Because the number of components was not specified, more independent components were generated than there are materials in the scene. For this experiment the normalized correlation coefficient of every independent component with every material ground truth was calculated, and the maximum was retained for each material. These results are shown in Figure 8. Average performance across material classifications is shown in Table 2. Generally, it appears that no single cost function or orthogonalization approach is vastly superior to any other. For extracting dense materials, it appears that the pow3 cost function should be avoided and that deflationary orthogonalization usually outperforms symmetric. This might imply that dense materials tend to be found earlier than materials from other categories. For sparse and super-sparse materials only the gauss cost function combined with symmetric orthogonalization gave consistently poor results.

Three ground truth images as well as the independent components most strongly correlated with them are shown in Figure 9. The correlation coefficients of the truth maps and estimates are, from left to right, |r| = 0.5054, |r| = 0.7443, and |r| = 0.8853. These values are not normalized by the best-case coefficients.
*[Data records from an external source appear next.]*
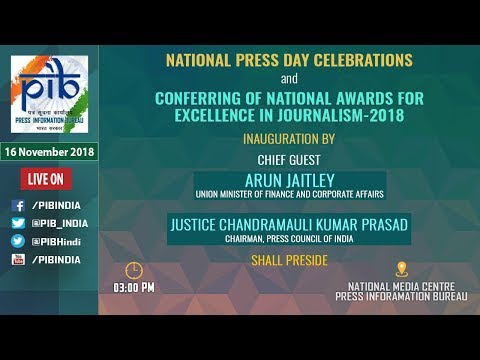 CONFERRING OF NATIONAL AWARDS FOR EXCELLENCE IN JOURNALISM-2018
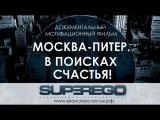 Москва-Питер. В поисках счастья! 3 серия:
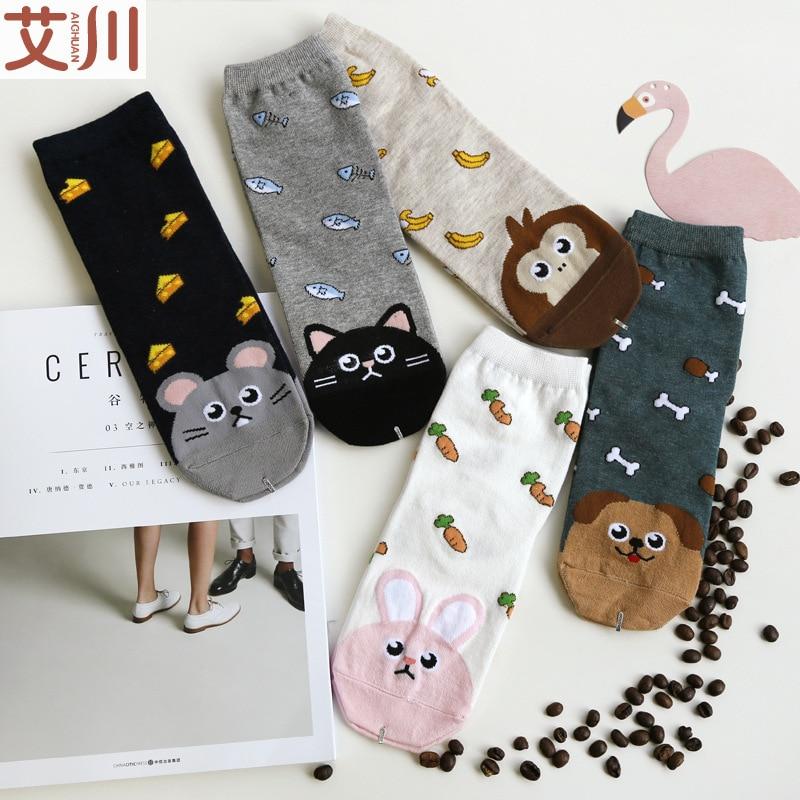 Cartoon monkey pattern printed   socks   cat rabbit mouse cute funny happy novelty comfortable women cotton   sock   Calcetines de muj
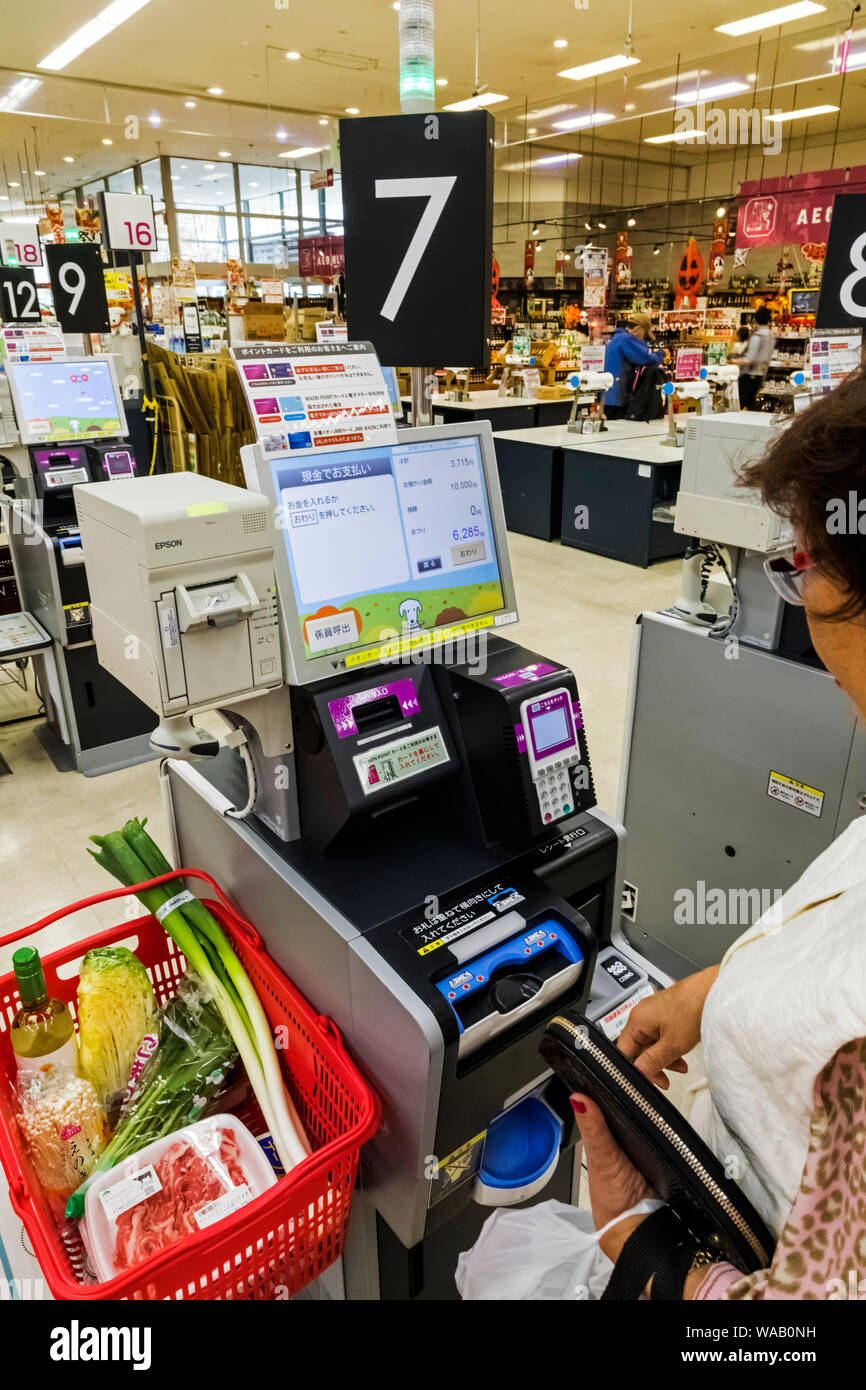 Japan, Honshu, Tokyo, Supermarket Self Check-out Machine, 30076347 Stock Photo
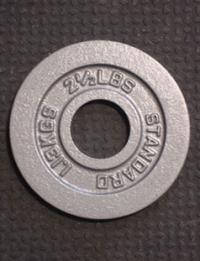 RAGE CAST IRON PLATE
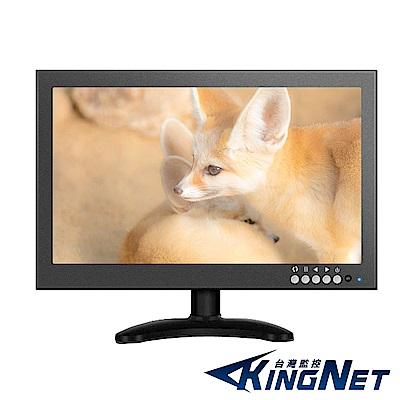 監視器周邊 KINGNET 監控螢幕 12吋 HDMI顯示器 金屬外殼耐磨損 工程/車用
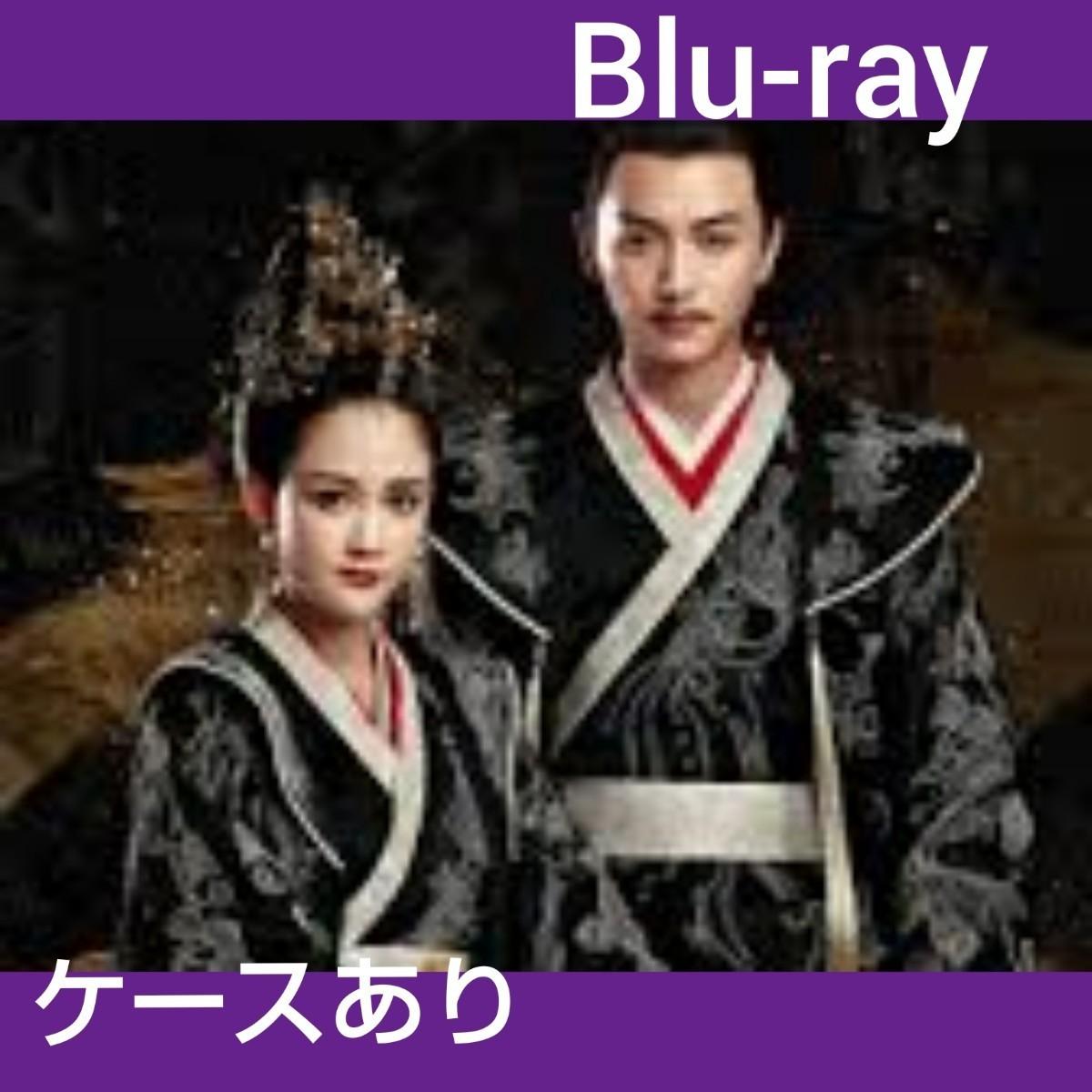 中国ドラマ 独孤皇后 全話 Blu-ray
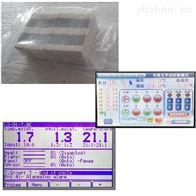C0001573EMC木材平衡含水率试片/木材测湿片/木材平衡湿度片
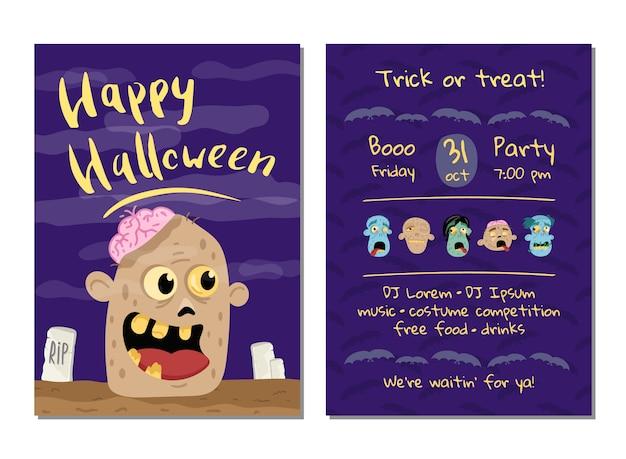 Carte d'invitation fête halloween avec tête de zombie heureux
The images give an idea of the quality of the unmixed data for a range of correlation coefficients.

The images in the first row of Figure 10 show two independent components obtained using FastICA to unmix the Mega1 data. They illustrate two interesting features that have been frequently noticed in the FastICA output. First, there is an intensity gradient across the horizontal dimension of the images. The DIRSIG tool uses a push broom sensor model to generate these data with the sensor moving from bottom to top. Based on this, it appears that FastICA is extracting information that is associated with the view angle of the sensor and/or path length. This is interesting behavior considering that FastICA does not consider spatial organization of pixels. Further examination of the associated endmember and atmosphere data is needed to determine exactly what is being highlighted in this gradient. ICA has been shown to extract components corresponding to solar angle effect [5]. This may be a comparable result.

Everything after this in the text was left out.